Ayat ini yang pertama dari empat pertanyaan berpola sama yang tersebar di surah ini, masing-masing menyoal kuasa mencipta atas hal yang berbeda: manusia dari cairan, ayat ini, tanaman dari benih, 56:64, air dari awan, 56:69, dan api dari kayu, 56:72. Keempatnya memakai formula (أَأَنْتُمْ ... أَمْ نَحْنُ, a-antum ... am naHnu) yang sama, membentuk semacam ritme tanya jawab yang berulang sepanjang bagian ini, tiap kali menutup dengan penegasan yang sama tentang siapa pelaku sesungguhnya.

Renungan dan Hikmah

  • Allah menaruh dua pilihan berhadapan tanpa ruang tengah. Kalian yang menciptakan, atau Kami. Tidak ada jawaban yang membiarkan keduanya benar sekaligus, dan tidak ada jawaban yang membiarkan pertanyaannya diabaikan begitu saja. Cara bertanya seperti ini memaksa yang ditanya mengambil sikap, bukan sekadar mendengarkan lalu berlalu tanpa harus menjawab apa-apa, sebab diamnya sendiri pun sudah jadi semacam jawaban yang tidak nyaman ditinggalkan begitu saja.
  • Bentuknya menutup jawaban ketiga. Bukan mungkin keduanya, bukan mungkin tidak ada yang menciptakan, bukan mungkin pertanyaannya tidak relevan. Salah satu dari dua pihak yang disebut, dan hanya itu. Ketertutupan semacam ini jarang ditemukan dalam pertanyaan sehari-hari, yang biasanya masih menyisakan jalan keluar berupa jawaban yang samar atau jawaban yang menunda, sementara ayat ini sudah menutup semua celah itu sejak kalimatnya disusun.
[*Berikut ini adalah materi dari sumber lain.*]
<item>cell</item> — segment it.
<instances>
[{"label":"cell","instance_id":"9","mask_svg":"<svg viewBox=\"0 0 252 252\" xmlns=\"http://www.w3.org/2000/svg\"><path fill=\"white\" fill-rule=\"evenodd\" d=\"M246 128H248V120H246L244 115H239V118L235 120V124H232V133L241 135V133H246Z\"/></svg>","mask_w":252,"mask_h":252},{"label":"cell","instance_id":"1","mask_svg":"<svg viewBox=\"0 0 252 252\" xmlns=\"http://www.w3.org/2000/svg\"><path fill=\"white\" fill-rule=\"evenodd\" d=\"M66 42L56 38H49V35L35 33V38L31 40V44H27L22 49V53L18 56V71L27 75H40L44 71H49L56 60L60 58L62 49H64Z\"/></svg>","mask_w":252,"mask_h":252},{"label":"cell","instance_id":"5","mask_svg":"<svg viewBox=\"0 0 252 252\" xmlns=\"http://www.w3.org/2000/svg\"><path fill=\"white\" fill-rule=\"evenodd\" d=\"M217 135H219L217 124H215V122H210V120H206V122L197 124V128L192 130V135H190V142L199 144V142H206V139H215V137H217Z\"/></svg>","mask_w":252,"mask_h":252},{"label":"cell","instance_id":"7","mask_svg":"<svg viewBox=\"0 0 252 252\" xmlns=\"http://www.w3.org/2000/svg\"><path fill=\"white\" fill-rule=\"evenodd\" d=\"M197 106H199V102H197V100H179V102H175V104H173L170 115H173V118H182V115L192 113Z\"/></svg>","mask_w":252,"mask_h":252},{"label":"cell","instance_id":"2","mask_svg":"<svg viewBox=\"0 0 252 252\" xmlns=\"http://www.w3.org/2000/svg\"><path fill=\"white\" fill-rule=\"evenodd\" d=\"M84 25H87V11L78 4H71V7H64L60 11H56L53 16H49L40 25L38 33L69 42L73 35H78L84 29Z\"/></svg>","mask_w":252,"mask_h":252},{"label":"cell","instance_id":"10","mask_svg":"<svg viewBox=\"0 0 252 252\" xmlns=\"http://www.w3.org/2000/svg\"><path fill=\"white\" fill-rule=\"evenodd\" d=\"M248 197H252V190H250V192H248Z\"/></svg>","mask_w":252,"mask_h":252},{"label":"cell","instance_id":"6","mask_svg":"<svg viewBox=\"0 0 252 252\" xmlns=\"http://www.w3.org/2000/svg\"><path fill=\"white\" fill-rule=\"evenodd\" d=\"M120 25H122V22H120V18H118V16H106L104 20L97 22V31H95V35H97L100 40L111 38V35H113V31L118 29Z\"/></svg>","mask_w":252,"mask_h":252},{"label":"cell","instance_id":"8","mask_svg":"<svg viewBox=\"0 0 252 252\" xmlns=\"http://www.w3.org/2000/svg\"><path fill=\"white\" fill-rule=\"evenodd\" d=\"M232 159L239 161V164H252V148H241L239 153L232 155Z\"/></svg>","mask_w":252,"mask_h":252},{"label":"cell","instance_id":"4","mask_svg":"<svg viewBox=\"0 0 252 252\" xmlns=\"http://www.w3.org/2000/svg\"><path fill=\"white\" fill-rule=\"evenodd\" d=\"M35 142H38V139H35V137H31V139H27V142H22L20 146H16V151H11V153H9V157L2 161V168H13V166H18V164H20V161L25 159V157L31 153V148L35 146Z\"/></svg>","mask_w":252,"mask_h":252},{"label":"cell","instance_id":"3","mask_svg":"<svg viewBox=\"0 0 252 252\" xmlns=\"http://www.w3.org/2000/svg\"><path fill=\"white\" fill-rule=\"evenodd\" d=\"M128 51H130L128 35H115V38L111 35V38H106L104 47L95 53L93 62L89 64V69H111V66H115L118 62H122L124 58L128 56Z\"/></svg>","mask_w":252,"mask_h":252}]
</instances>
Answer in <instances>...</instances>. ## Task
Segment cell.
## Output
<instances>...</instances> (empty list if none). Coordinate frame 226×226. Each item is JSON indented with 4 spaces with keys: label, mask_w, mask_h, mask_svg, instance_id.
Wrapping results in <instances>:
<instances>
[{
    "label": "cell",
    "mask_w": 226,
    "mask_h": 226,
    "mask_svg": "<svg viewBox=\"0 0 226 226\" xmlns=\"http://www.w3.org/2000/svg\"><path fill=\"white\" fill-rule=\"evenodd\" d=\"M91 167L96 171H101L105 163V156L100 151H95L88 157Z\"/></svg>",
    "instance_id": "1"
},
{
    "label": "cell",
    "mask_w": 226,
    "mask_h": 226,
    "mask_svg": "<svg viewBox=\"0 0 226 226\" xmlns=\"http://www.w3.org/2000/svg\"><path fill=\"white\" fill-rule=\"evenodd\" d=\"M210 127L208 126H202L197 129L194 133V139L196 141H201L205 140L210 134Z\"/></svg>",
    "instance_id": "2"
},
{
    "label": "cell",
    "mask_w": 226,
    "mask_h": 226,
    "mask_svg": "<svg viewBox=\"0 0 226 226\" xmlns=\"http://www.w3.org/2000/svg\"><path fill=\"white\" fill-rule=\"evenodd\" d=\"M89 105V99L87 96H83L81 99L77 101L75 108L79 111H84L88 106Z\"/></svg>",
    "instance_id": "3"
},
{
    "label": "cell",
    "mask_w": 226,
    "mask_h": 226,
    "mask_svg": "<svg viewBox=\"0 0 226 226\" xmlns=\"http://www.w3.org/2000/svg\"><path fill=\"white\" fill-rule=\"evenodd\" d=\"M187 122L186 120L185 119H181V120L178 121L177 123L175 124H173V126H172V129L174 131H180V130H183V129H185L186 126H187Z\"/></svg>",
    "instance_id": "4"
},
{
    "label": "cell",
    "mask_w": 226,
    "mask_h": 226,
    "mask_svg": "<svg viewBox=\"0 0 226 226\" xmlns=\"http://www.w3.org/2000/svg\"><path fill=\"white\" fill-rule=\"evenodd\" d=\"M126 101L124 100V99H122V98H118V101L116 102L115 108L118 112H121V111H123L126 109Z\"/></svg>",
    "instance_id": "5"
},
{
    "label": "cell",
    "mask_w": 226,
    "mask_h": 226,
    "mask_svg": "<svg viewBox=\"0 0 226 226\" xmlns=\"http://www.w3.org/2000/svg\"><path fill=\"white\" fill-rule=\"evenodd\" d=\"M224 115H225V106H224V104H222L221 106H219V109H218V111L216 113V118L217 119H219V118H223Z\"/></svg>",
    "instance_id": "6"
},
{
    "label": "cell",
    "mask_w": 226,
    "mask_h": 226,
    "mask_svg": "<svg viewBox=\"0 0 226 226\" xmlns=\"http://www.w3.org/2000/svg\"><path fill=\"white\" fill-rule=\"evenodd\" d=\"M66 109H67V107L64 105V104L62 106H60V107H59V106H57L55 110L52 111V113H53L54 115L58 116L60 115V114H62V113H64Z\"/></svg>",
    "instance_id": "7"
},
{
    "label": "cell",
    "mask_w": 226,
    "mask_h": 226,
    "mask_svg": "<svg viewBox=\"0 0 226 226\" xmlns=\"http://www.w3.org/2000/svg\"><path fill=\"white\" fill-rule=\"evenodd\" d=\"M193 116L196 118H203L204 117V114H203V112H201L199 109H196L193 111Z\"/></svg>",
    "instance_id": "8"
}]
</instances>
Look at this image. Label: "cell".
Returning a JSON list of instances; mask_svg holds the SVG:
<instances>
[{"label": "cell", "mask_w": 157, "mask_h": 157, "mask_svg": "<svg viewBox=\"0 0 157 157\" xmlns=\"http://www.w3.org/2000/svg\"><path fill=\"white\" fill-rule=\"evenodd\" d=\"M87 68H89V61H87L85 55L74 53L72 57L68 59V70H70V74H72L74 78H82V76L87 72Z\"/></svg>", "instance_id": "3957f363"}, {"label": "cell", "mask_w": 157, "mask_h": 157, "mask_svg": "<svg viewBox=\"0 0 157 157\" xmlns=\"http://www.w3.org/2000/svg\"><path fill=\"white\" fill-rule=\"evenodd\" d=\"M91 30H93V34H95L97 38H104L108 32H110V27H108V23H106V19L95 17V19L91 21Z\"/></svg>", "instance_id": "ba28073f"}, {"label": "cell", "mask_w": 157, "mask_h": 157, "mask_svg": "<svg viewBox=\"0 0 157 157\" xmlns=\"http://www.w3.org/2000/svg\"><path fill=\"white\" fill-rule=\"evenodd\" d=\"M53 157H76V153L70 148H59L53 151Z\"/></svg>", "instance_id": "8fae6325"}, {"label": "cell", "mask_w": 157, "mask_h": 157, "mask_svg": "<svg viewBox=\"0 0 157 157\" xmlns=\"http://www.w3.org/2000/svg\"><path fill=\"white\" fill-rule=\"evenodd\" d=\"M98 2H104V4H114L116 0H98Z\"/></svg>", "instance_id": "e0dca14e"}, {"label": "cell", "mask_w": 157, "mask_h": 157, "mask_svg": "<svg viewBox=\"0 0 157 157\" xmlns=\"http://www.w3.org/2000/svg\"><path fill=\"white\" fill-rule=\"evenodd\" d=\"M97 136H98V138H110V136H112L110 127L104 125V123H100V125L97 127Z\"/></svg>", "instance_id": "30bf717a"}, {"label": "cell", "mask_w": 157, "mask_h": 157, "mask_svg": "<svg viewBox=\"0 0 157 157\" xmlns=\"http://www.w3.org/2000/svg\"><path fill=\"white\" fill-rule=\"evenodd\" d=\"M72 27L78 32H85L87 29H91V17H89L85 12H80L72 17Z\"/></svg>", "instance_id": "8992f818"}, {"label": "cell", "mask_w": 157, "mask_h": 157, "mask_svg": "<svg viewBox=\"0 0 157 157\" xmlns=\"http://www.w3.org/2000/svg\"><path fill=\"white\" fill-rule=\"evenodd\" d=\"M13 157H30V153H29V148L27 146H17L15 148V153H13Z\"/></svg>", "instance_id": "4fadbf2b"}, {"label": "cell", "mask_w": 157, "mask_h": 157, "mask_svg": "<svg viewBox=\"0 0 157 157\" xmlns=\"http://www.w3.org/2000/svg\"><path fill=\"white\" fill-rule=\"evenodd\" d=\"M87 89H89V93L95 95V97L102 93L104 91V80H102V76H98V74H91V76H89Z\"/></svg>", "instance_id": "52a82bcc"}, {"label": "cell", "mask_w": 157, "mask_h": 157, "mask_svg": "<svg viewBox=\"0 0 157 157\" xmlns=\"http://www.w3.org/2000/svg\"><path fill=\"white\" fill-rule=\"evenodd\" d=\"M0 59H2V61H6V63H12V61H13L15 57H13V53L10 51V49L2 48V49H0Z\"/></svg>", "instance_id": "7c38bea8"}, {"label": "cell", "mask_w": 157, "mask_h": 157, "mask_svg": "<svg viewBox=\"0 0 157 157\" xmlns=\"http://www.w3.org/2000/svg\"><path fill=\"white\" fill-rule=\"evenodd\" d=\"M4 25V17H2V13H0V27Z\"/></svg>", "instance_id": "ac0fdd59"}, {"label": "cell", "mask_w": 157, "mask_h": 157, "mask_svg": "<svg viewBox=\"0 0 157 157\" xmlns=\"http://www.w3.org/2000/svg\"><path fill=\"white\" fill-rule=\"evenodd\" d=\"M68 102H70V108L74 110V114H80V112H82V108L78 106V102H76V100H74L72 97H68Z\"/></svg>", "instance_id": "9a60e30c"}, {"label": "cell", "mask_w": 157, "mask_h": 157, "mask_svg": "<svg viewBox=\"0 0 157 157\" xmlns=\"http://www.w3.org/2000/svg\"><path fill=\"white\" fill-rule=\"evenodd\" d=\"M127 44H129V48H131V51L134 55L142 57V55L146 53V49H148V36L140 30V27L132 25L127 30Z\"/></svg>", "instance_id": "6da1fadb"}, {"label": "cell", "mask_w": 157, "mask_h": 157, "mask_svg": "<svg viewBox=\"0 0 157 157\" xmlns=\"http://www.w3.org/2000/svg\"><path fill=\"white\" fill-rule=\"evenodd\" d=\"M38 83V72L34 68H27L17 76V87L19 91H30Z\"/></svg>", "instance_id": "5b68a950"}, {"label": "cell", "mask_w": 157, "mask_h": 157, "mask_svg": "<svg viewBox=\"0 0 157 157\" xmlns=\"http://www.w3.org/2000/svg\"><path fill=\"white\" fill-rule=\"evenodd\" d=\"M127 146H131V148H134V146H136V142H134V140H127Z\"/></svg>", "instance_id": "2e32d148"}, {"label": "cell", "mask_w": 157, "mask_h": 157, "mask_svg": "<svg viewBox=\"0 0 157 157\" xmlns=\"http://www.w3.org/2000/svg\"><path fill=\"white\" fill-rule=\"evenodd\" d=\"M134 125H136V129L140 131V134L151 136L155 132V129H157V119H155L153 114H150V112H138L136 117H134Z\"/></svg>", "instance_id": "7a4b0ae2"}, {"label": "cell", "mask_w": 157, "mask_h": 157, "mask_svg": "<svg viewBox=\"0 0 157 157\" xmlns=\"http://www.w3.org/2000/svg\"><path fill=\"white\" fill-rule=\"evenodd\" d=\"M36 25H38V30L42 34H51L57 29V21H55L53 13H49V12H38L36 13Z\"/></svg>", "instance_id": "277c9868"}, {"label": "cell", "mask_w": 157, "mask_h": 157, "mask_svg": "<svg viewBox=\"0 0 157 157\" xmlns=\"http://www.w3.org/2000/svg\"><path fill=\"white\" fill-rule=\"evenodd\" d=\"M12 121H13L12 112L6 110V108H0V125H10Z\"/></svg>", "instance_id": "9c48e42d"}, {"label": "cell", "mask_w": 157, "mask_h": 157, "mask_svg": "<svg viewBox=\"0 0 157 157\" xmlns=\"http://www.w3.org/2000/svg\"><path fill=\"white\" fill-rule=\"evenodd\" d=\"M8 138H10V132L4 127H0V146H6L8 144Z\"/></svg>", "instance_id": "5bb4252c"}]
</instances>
Bahkan jawaban berupa keraguan pun ikut tertutup, sebab keraguan biasanya hidup di ruang abu-abu yang justru sudah disingkirkan oleh susunan pertanyaannya sendiri.
  • Ini yang pertama dari deretan pertanyaan sejenis. Allah menyusunnya bertahap: cairan reproduksi, tanaman, air, lalu api. Empat bidang kehidupan yang sangat berbeda, tetapi diajukan dengan pertanyaan yang bentuknya sama persis, seolah Allah ingin memastikan tidak ada satu bidang pun yang bisa dijadikan alasan untuk mengecualikan diri dari pertanyaan yang sama, betapa pun jauh bidang-bidang itu tampak terpisah satu sama lain. Kesamaan bentuk di keempat pertanyaan ini membuat siapa pun yang sudah menjawab satu di antaranya sulit mengelak dari tiga yang lain, sebab jawabannya sudah ditentukan oleh jawaban yang pertama.
  • Susunan kalimatnya sendiri, sebelum sampai ke maknanya, sudah berat sebelah. Pihak manusia diberi kata kerja, sesuatu yang bisa dilakukan sesekali lalu berhenti. Pihak Allah diberi kata benda pelaku, sesuatu yang menempel sebagai sifat yang tidak pernah lepas. Perbedaan tata bahasa yang halus ini menyimpan jawaban yang sama tajamnya dengan isi pertanyaannya, bahkan sebelum kalimatnya selesai dibaca, dan pola tata bahasa yang sama akan terus berulang tiga kali lagi di ayat-ayat lain pada surah ini.
  • Kata ganti kalian di ayat ini berdiri sendiri, ditegaskan, sama seperti kata ganti Kami yang juga berdiri sendiri di pihak jawabannya. Dua pihak yang sama-sama ditegaskan menaruh ayat ini terasa seperti konfrontasi berhadapan langsung, bukan pertanyaan yang dilontarkan dari jarak aman. Pembaca yang membaca ayat ini pelan-pelan akan merasakan dirinya ikut ditunjuk, bukan sekadar mendengar cerita tentang orang lain yang kebetulan pernah ditanya hal serupa. Kesetaraan tata bahasa antara dua kata ganti yang ditegaskan ini berhenti tepat di situ, sebab isi jawabannya sendiri sama sekali tidak setara.
  • Sebelum pertanyaan ini benar-benar dijawab dengan kata, jawabannya sudah tersirat dari cara ia diajukan: siapa yang pernah, sekali saja, benar-benar menciptakan kehidupan dari cairan tanpa bergantung pada apa pun yang sudah ada sebelumnya? Kalau tidak ada satu jawaban pun yang bisa ditunjuk selain Allah, apa lagi yang sebenarnya masih perlu diperdebatkan dari pertanyaan yang jawabannya sudah begitu jelas sejak awal ini?